- Task item
Copy out every line of the listing below word for word, leaving out the pictures.

- Given entries
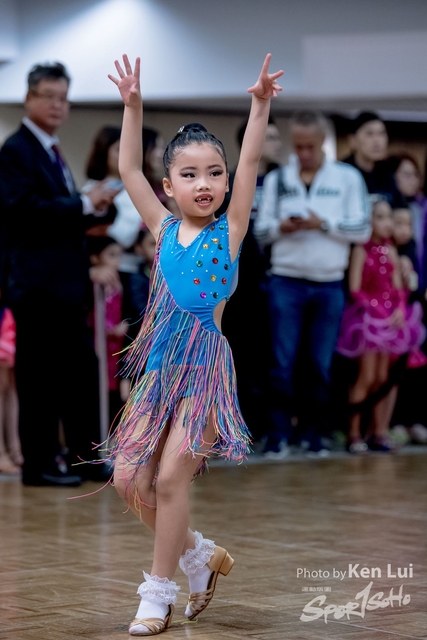 20180318Dance 1034
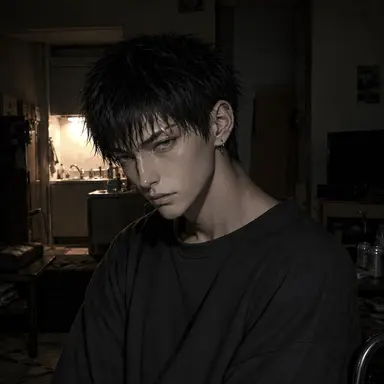 Profile image of れん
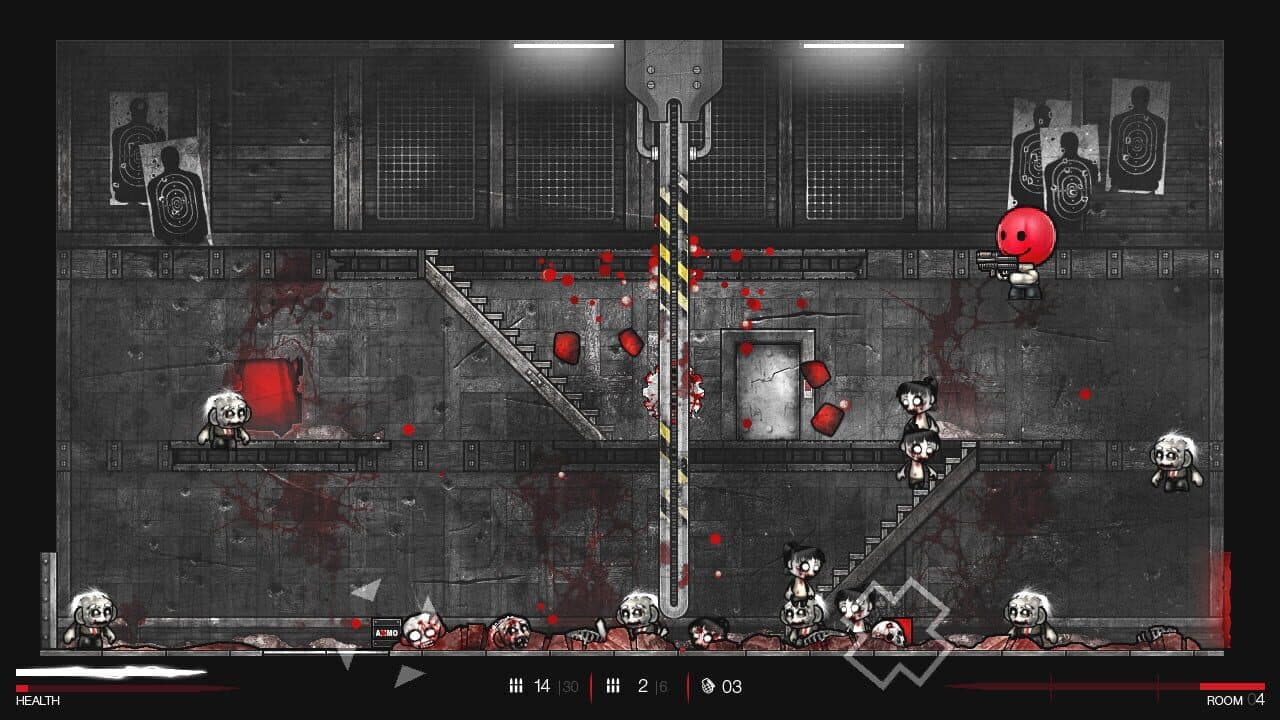 Room13 thumbnail 5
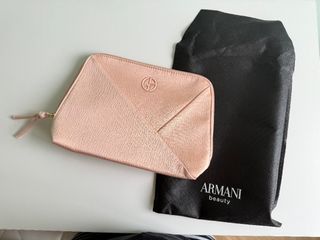 （分類：）位於 。 由 cc1014cherry 提交（商品編號 1381530133，圖片 1）。簡介： 。
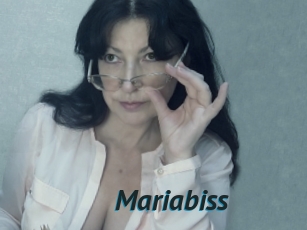 Mariabiss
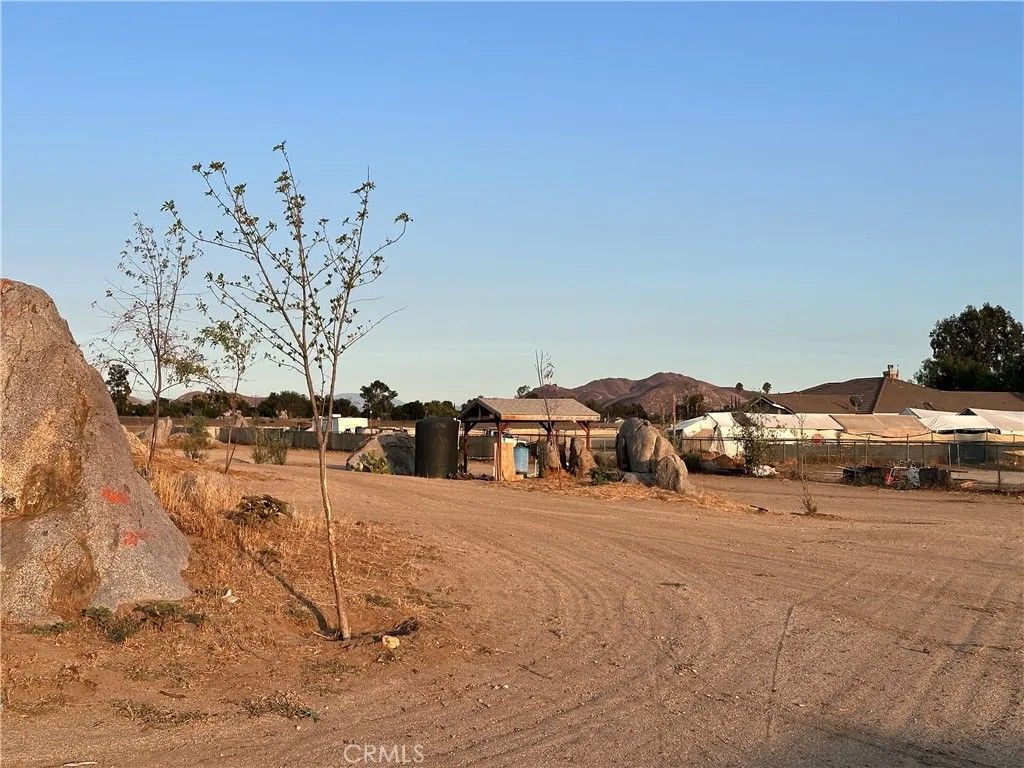 Photo of 29163 Patelli Way, Menifee, CA 92585 (MLS # IV25263970)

- Solution for this problem
 20180318Dance 1034
 Profile image of れん
 Room13 thumbnail 5
 （分類：）位於 。 由 cc1014cherry 提交（商品編號 1381530133，圖片 1）。簡介： 。
 Mariabiss
 Photo of 29163 Patelli Way, Menifee, CA 92585 (MLS # IV25263970)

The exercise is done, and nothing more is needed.